*Supplied entries*:
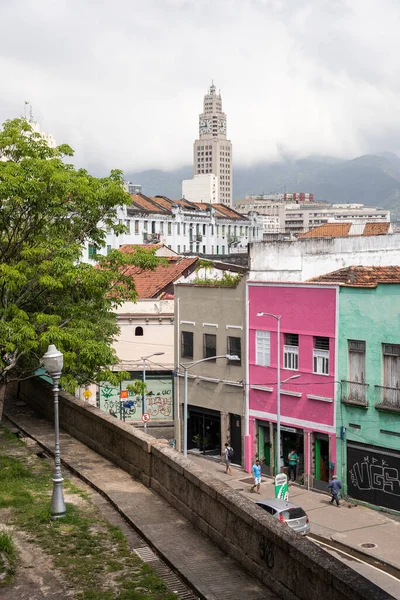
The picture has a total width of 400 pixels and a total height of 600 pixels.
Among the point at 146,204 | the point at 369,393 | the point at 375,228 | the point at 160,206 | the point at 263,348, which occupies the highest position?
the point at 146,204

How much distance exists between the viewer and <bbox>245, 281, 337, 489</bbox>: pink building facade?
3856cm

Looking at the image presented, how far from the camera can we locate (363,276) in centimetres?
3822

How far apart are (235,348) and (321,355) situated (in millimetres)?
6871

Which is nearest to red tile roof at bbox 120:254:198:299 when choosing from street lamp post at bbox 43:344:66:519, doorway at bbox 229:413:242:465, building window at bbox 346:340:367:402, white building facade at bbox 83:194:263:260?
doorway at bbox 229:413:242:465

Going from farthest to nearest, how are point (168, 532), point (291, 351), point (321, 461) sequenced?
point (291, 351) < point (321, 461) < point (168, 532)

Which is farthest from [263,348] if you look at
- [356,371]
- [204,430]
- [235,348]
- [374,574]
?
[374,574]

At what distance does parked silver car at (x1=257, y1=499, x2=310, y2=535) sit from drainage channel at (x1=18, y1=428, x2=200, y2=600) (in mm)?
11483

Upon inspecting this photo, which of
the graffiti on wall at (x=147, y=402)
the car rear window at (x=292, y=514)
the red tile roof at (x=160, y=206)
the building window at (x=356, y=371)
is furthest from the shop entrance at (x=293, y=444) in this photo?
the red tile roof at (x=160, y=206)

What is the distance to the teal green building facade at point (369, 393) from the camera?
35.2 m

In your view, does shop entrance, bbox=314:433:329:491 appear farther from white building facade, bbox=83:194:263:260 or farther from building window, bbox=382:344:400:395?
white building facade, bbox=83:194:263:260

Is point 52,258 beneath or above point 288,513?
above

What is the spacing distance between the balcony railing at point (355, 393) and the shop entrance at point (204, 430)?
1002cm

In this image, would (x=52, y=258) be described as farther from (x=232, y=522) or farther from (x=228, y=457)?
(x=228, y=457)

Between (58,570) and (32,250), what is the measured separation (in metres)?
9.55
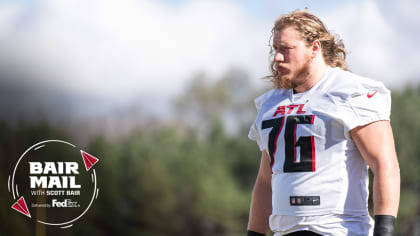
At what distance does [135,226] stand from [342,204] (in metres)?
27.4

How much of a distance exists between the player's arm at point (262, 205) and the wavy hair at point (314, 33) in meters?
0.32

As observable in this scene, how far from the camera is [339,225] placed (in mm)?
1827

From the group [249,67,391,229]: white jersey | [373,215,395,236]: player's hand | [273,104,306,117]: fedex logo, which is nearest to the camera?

*Instruction*:
Rewrite all the rows above with "shop entrance" replaced by "store entrance" everywhere it appears, changing nothing else. Leave the pictures out of your answer.

*The result*:
The picture has a total width of 400 pixels and a total height of 600 pixels.
Among the point at 146,204 | the point at 369,393 | the point at 375,228 | the point at 160,206 | the point at 263,348, which occupies the highest position?
the point at 146,204

How much distance exists between the viewer and <bbox>245, 281, 337, 489</bbox>: pink building facade?
3856cm

Looking at the image presented, how far from the camera can we locate (363,276) in centimetres?
3822

How far apart are (235,348) and (321,355) situated (in millimetres)?
6871

Which is nearest to red tile roof at bbox 120:254:198:299 when choosing from street lamp post at bbox 43:344:66:519, doorway at bbox 229:413:242:465, building window at bbox 346:340:367:402, white building facade at bbox 83:194:263:260?
doorway at bbox 229:413:242:465

Going from farthest to nearest, how are point (168, 532), point (291, 351), point (321, 461) sequenced?
point (291, 351) < point (321, 461) < point (168, 532)

Which is farthest from [263,348] if you look at
- [356,371]
- [204,430]
- [235,348]
- [374,574]
?
[374,574]

At what distance does parked silver car at (x1=257, y1=499, x2=310, y2=535) sit from drainage channel at (x1=18, y1=428, x2=200, y2=600) (in mm)?
11483

Upon inspecting this photo, which of
the graffiti on wall at (x=147, y=402)
the car rear window at (x=292, y=514)
the red tile roof at (x=160, y=206)
the building window at (x=356, y=371)
is furthest from the store entrance at (x=293, y=444) in this photo?
the red tile roof at (x=160, y=206)

What is the distance to the teal green building facade at point (369, 393) from the camera?
35.2 m

In your view, does store entrance, bbox=314:433:329:491 appear farther from white building facade, bbox=83:194:263:260 or farther from building window, bbox=382:344:400:395?
white building facade, bbox=83:194:263:260

Is point 52,258 beneath or above point 288,513?
above

What is the spacing distance between the balcony railing at point (355, 393) and the store entrance at point (204, 430)?
1002cm

In this image, would (x=52, y=258) be described as farther from (x=232, y=522) or farther from (x=228, y=457)?
(x=228, y=457)

Between (58,570) and (32,250), what is the measured separation (in metres)?
9.55
At what distance does [135,226] stand from [342,204] (in metres)?
27.4

How much of a distance exists between the player's arm at point (262, 205) and the wavy hair at point (314, 33) in meters?
0.32

As observable in this scene, how far from the camera is [339,225] placed (in mm)?
1827

From the group [249,67,391,229]: white jersey | [373,215,395,236]: player's hand | [273,104,306,117]: fedex logo, which is nearest to the camera?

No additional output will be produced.